Retype every entry below without altering anything.

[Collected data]

• • • • •

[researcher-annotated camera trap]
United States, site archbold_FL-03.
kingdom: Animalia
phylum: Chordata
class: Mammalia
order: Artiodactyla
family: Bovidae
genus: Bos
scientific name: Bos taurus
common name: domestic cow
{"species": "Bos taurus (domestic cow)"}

• • • • •

- Answer space
[researcher-annotated camera trap]
United States, site archbold_FL-03.
kingdom: Animalia
phylum: Chordata
class: Mammalia
order: Artiodactyla
family: Bovidae
genus: Bos
scientific name: Bos taurus
common name: domestic cow
{"species": "Bos taurus (domestic cow)"}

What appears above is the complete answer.